CHALLENGE: Pick out each line in the records below that contains the word "hand".

RAW DATA:
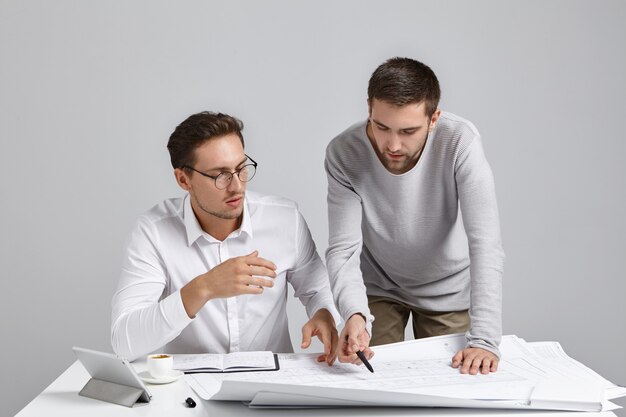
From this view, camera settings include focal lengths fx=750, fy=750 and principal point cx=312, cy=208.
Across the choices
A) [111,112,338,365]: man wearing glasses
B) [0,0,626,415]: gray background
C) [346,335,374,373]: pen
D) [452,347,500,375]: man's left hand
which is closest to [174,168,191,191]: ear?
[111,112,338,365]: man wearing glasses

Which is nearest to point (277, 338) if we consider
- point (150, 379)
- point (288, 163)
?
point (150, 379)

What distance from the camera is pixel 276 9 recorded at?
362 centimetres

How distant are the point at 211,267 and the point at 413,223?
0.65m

...

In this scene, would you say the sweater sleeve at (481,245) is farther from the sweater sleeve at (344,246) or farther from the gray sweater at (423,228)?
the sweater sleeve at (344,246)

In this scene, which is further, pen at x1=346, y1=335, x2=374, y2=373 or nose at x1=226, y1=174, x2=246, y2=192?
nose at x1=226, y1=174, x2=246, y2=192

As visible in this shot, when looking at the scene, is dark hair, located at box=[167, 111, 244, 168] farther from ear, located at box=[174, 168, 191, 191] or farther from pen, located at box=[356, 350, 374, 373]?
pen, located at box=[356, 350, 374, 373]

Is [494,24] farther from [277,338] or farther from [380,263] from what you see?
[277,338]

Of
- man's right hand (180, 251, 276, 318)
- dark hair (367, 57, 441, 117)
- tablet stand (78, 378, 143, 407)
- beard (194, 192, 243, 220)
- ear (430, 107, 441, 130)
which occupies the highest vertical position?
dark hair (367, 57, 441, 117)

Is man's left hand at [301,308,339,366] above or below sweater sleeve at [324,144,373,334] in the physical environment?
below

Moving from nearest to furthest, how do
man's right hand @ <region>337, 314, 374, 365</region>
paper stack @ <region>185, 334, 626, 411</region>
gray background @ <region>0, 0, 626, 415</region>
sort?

...

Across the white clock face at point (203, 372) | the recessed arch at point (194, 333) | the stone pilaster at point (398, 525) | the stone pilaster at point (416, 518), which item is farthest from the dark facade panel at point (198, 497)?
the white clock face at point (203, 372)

PROBLEM SOLUTION:
D) [452,347,500,375]: man's left hand
- man's right hand (180, 251, 276, 318)
Is man's left hand at [301,308,339,366] above or below sweater sleeve at [324,144,373,334] in the physical environment?
man's right hand @ <region>337, 314, 374, 365</region>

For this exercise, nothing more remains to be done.